I feel as if this doesn’t reflect just how positively I interpret the potential we discussed, which they’re working on developing into later finished app version functions now.  I think app marketplace forms like this will change how tea is accessed and sold, so it comes down to whether or not their version will become functional and adopted enough to fulfill that role.

There’s another part that relates to people reading text tone based on biases and expectations; everything is expected to be positive or negative.  What we write ourselves seems to naturally leave those out, from our own point of view, and cover a neutral and objective take, but of course that's just those being transparent to us.  I'm biased against timer and tea background apps being helpful, probably, because I don't even use a timer, and I'm more likely to write brewing advice content than seek it out.  Far more people are closer to the beginning of a tea experience learning curve, and this could be a novel way to present brewing information.  

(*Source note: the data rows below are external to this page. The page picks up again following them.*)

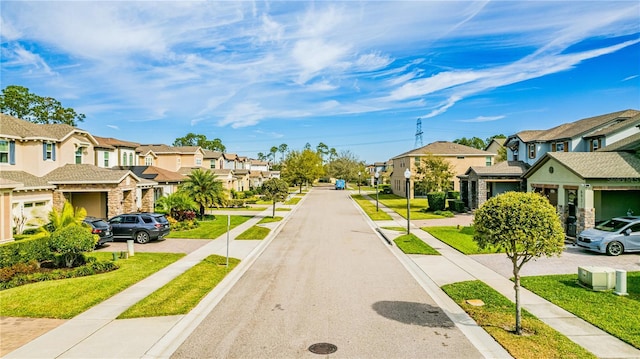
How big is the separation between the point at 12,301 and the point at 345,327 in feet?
31.7

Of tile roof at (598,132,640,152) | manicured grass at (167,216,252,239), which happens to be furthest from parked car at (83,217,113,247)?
tile roof at (598,132,640,152)

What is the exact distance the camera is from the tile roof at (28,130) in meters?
26.7

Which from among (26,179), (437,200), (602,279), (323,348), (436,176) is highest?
(436,176)

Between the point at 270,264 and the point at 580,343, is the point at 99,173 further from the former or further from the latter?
the point at 580,343

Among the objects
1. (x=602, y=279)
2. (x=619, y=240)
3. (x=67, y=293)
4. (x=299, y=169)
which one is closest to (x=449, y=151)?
(x=299, y=169)

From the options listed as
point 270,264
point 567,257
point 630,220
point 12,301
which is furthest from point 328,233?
point 12,301

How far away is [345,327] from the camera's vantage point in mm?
10391

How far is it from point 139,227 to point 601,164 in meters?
25.7

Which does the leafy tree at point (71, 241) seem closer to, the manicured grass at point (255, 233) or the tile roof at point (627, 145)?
the manicured grass at point (255, 233)

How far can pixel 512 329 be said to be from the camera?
Result: 32.5 feet

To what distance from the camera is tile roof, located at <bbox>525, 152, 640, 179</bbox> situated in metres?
22.2

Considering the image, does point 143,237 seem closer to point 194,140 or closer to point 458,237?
point 458,237

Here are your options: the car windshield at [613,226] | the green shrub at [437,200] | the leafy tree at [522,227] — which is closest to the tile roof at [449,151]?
the green shrub at [437,200]

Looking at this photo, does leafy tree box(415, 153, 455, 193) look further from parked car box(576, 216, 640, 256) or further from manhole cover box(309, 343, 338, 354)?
manhole cover box(309, 343, 338, 354)
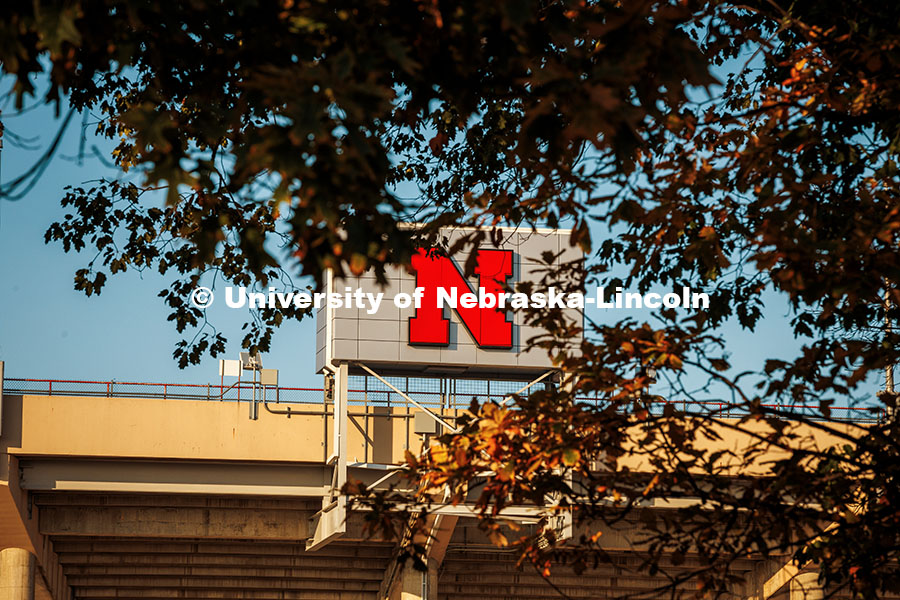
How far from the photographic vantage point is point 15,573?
→ 32969 millimetres

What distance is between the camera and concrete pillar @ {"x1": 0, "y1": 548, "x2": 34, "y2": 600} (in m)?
33.0

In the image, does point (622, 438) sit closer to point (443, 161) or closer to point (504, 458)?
point (504, 458)

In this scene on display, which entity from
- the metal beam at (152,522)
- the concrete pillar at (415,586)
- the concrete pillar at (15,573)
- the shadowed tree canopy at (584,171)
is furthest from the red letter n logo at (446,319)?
the shadowed tree canopy at (584,171)

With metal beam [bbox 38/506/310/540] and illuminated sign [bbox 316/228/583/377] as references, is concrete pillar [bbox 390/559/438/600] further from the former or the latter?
illuminated sign [bbox 316/228/583/377]

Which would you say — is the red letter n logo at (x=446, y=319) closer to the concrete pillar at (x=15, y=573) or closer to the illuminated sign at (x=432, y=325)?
the illuminated sign at (x=432, y=325)

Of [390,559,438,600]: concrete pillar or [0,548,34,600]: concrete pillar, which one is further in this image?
[390,559,438,600]: concrete pillar

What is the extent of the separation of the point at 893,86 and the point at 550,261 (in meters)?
2.43

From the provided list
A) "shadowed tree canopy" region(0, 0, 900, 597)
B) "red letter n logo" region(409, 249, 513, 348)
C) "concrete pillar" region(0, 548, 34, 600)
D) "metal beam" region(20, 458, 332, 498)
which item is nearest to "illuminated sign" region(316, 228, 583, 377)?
"red letter n logo" region(409, 249, 513, 348)

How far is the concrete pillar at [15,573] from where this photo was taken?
33000 millimetres

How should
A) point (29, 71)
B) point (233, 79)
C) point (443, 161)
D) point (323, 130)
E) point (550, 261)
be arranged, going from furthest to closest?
point (443, 161) → point (233, 79) → point (550, 261) → point (29, 71) → point (323, 130)

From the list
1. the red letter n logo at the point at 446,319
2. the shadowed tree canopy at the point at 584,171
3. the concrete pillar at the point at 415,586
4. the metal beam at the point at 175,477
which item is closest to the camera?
the shadowed tree canopy at the point at 584,171

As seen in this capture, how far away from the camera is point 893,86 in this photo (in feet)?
23.3

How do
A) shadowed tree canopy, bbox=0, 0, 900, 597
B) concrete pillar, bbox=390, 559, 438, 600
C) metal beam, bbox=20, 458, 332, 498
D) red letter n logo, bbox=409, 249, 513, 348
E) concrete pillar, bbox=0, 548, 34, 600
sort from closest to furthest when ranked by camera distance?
shadowed tree canopy, bbox=0, 0, 900, 597 → red letter n logo, bbox=409, 249, 513, 348 → metal beam, bbox=20, 458, 332, 498 → concrete pillar, bbox=0, 548, 34, 600 → concrete pillar, bbox=390, 559, 438, 600

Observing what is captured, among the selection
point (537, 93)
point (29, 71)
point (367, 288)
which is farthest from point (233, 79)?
point (367, 288)
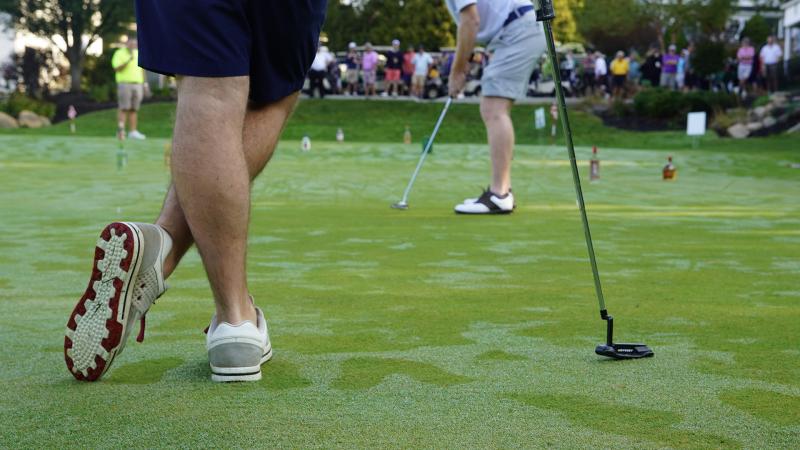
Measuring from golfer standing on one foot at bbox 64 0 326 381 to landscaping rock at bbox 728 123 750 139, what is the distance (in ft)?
84.0

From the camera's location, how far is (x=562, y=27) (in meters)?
61.3

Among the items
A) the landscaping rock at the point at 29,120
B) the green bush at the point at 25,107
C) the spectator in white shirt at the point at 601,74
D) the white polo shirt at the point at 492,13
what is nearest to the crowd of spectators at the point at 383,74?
the spectator in white shirt at the point at 601,74

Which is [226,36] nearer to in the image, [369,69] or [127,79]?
[127,79]

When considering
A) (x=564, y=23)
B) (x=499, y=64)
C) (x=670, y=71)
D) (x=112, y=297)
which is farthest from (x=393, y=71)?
(x=112, y=297)

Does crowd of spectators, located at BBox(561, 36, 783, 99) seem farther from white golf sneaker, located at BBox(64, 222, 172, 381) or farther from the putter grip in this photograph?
white golf sneaker, located at BBox(64, 222, 172, 381)

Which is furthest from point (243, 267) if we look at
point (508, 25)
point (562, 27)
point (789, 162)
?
point (562, 27)

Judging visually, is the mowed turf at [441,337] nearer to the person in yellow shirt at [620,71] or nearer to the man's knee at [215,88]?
the man's knee at [215,88]

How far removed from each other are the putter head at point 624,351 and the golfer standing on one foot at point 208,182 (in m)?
0.84

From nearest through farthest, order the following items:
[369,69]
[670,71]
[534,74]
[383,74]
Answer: [670,71]
[534,74]
[369,69]
[383,74]

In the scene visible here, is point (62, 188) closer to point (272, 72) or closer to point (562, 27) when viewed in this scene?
point (272, 72)

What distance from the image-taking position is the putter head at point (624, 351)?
10.0 ft

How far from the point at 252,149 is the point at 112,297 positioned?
1.96ft

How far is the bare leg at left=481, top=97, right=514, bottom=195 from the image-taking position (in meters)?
8.20

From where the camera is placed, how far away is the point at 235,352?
2873mm
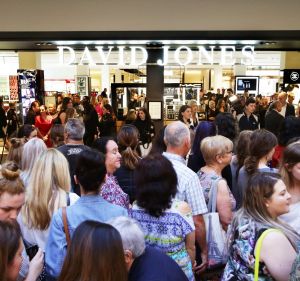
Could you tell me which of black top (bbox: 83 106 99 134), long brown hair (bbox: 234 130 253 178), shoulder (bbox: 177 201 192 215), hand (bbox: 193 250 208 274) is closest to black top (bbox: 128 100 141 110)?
black top (bbox: 83 106 99 134)

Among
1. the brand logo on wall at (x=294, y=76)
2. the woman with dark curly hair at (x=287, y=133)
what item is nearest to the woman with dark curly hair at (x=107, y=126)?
the woman with dark curly hair at (x=287, y=133)

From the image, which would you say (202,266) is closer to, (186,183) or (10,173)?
(186,183)

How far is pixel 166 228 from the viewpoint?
2504 mm

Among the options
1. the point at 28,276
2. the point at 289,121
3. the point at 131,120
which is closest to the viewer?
the point at 28,276

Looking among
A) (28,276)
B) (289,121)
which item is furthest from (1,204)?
(289,121)

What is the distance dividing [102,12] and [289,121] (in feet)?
15.9

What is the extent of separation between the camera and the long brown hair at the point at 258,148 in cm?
357

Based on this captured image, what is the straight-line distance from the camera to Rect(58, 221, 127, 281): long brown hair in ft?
5.38

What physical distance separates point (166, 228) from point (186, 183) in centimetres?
56

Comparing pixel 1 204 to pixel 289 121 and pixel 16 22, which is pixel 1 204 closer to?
pixel 289 121

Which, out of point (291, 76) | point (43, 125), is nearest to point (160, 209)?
point (43, 125)

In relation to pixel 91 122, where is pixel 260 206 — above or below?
above

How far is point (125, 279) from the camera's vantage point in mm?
1701

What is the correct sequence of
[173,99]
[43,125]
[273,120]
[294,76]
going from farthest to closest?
[294,76] → [173,99] → [43,125] → [273,120]
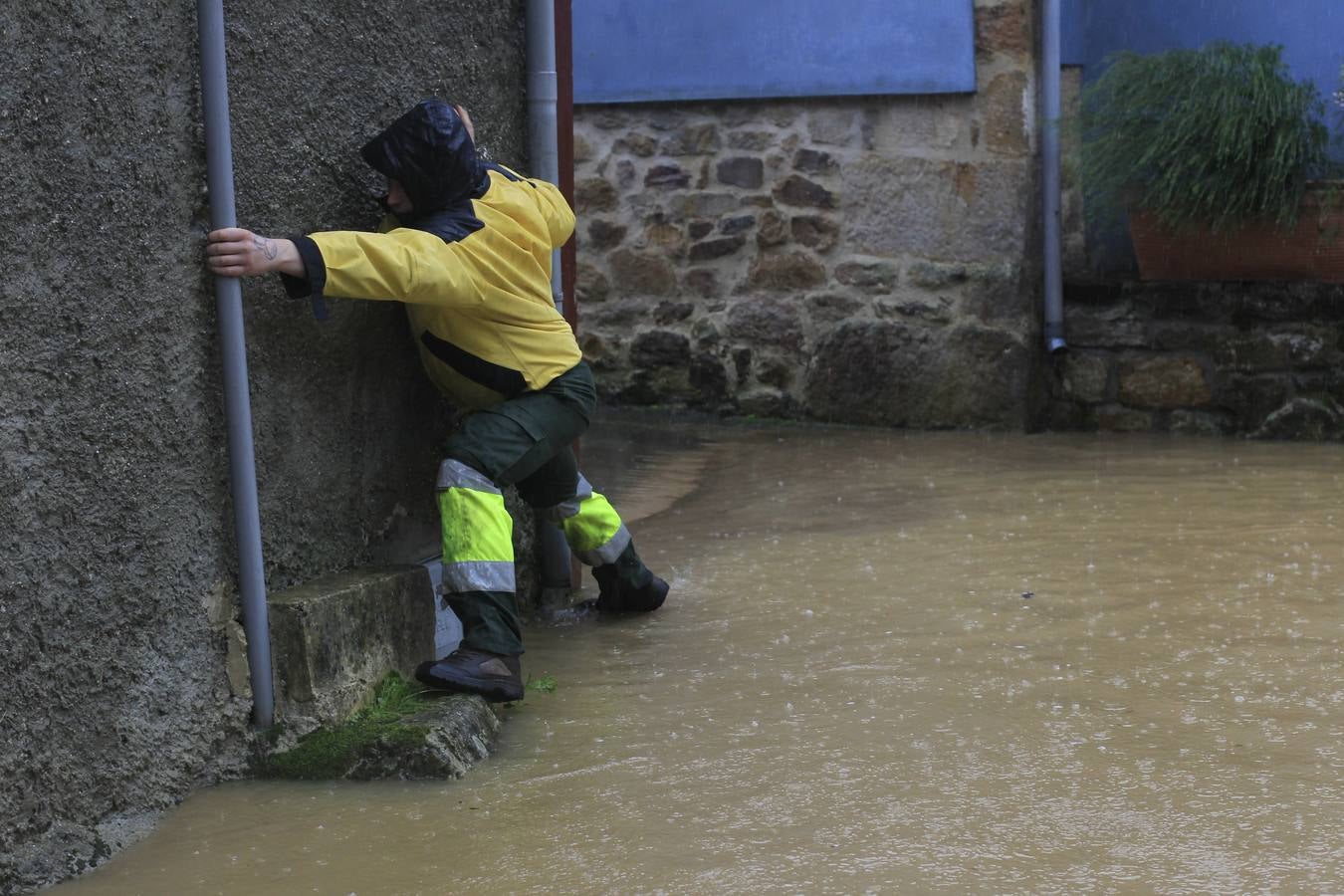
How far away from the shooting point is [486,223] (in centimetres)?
325

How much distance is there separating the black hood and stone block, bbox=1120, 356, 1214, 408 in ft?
14.8

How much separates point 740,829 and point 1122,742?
0.81m

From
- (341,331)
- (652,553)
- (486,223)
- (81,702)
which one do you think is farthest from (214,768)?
(652,553)

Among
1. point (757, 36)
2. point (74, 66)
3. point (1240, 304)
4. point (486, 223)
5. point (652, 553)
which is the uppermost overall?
point (757, 36)

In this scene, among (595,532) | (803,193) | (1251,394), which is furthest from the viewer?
(803,193)

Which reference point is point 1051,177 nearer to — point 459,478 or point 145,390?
point 459,478

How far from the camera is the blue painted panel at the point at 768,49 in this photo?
6.93 metres

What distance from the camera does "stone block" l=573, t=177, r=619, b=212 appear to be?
767 cm

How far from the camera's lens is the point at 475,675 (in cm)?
314

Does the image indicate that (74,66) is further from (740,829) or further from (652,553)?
(652,553)

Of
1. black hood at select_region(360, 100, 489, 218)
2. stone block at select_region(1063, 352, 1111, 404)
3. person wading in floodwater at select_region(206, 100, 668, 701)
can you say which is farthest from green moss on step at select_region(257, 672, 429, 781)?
stone block at select_region(1063, 352, 1111, 404)

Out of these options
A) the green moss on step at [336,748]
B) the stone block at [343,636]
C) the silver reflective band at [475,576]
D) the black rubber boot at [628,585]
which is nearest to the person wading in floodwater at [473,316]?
the silver reflective band at [475,576]

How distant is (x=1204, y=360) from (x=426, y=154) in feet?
15.3

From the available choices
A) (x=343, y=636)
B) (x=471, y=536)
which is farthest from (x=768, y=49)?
(x=343, y=636)
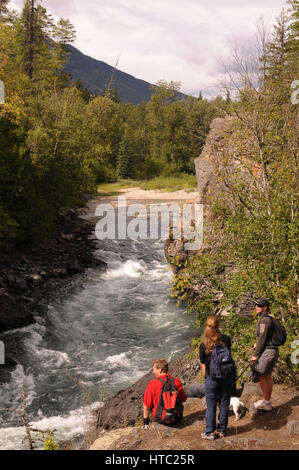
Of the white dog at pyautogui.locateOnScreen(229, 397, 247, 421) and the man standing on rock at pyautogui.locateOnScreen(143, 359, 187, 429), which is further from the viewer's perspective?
the white dog at pyautogui.locateOnScreen(229, 397, 247, 421)

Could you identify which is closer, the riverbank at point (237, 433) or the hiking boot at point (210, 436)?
the riverbank at point (237, 433)

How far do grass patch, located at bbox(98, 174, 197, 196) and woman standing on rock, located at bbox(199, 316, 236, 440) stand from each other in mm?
44218

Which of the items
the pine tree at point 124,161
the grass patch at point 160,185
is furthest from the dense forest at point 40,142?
the pine tree at point 124,161

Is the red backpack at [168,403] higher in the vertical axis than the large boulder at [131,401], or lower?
higher

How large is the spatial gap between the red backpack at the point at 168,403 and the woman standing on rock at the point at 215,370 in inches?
27.2

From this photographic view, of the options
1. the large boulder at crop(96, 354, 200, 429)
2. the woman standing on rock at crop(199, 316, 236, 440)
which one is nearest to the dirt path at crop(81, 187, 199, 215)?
the large boulder at crop(96, 354, 200, 429)

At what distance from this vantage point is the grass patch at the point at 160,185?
51906 millimetres

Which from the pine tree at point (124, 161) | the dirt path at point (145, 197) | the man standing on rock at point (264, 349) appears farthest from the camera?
the pine tree at point (124, 161)

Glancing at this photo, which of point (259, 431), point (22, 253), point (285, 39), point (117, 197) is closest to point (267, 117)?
point (259, 431)

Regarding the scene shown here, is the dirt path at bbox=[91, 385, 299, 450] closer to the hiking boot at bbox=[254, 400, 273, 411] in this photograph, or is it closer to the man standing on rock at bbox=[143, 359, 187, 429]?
the hiking boot at bbox=[254, 400, 273, 411]

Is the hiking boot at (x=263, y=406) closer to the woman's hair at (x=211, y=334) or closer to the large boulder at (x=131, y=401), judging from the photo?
the woman's hair at (x=211, y=334)

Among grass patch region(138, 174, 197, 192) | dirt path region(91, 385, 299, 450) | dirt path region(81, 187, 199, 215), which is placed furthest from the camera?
grass patch region(138, 174, 197, 192)

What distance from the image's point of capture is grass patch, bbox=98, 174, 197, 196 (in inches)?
2044

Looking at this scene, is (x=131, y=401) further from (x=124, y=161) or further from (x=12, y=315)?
(x=124, y=161)
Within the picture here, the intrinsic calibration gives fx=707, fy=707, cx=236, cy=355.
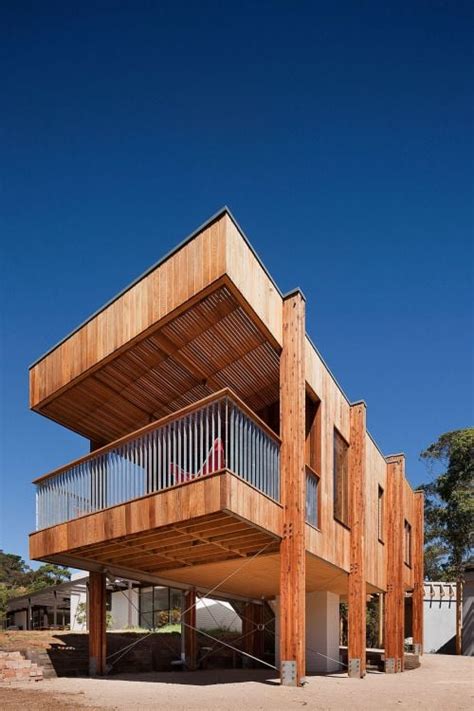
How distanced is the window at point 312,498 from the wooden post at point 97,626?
15.0ft

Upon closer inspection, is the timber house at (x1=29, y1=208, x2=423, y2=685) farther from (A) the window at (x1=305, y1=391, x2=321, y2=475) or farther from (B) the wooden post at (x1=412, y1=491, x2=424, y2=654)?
(B) the wooden post at (x1=412, y1=491, x2=424, y2=654)

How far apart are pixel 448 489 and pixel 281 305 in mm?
27869

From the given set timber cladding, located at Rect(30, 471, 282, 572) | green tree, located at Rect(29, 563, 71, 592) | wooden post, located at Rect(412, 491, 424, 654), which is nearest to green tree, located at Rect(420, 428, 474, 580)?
wooden post, located at Rect(412, 491, 424, 654)

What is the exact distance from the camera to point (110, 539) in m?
11.6

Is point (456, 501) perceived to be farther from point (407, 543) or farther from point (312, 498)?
point (312, 498)

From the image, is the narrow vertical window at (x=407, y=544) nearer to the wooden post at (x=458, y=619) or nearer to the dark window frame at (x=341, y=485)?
the wooden post at (x=458, y=619)

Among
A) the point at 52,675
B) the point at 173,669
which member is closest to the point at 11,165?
the point at 52,675

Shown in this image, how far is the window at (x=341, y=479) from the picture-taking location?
14682mm

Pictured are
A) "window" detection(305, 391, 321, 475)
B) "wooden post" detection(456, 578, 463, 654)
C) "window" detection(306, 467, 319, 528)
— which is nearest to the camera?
"window" detection(306, 467, 319, 528)

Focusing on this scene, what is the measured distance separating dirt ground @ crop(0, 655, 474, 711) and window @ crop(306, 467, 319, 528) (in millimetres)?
→ 2686

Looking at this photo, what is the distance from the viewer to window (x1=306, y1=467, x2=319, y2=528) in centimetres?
1258

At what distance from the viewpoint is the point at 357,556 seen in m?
15.2

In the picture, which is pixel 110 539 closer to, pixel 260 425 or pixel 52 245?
pixel 260 425

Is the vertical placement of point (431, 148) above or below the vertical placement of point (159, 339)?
above
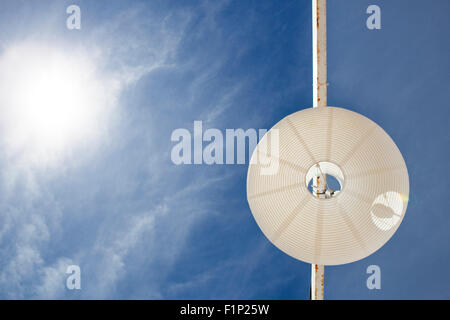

Since brewing preference is subjective related content is always about starting points, and maybe this app form is a much better way to convey that than a brewing parameters table.  Then I would have to review the advice they’ve included to critique or praise that, and my own impression would have to be subjective too, related to matching or contradicting my own brewing preferences, so it seems as well to not go there.  People could download the app to see where they stand on that, and in relation to the form being helpful.